Strengthening the pelvic floor muscles with Kegel exercises is a great way to do this In mild instances of uterine prolapse, this may be the only course of action required. Tighten your pelvic muscles as though you’re attempting to hold back pee while doing Kegel exercises. Relax your muscles after ten seconds of holding them tense. Do this ten times. These exercises may be done at any time and in any place (up to four times a day).
Pessary for the urethra: It is a doughnut-shaped device made of rubber or plastic that fits around or beneath the uterus (cervix). The uterus is supported and held in place by this device. An OB-GYN will fit the pessary and install it, which must be cleaned often and removed before to sexual intercourse.
Surgical options
Surgery to remove the uterus (hysterectomy) for prolapse may be used to treat this condition, as well. An incision in the vagina (for a vaginal hysterectomy) or the abdomen may be used to perform this surgery (abdominal hysterectomy). The uterus is removed during a hysterectomy, which is a severe procedure that eliminates the possibility of becoming pregnant.
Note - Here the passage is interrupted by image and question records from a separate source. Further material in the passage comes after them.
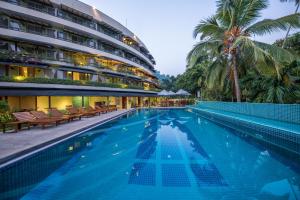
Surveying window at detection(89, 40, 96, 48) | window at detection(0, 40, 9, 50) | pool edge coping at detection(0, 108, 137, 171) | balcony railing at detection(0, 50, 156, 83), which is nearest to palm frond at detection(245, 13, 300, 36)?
pool edge coping at detection(0, 108, 137, 171)

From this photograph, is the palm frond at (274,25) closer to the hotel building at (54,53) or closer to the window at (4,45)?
the hotel building at (54,53)

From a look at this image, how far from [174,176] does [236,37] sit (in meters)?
13.3

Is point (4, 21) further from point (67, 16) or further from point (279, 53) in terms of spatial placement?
point (279, 53)

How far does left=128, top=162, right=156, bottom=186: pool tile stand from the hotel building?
725 inches

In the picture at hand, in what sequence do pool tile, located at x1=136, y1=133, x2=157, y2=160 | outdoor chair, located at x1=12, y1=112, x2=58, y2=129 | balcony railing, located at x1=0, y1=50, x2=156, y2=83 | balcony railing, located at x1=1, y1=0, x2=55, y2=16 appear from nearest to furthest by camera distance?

When the uterus is returned to its natural position, this treatment is used to fix a prolapse without a hysterectomy being performed. By reattaching the pelvic ligaments to the lower region of the uterus, it is possible to perform uterine suspension. Surgery may be performed either via a patient’s vagina or through their abdominal.
An examination of the pelvis by the doctor will reveal whether the uterus has descended from its usual position. An examination of the vagina and the uterus is carried out using a speculum, a medical device that allows the doctor to view within the vagina. Your healthcare professional will examine your vagina for any signs of the uterus descending into the cervix.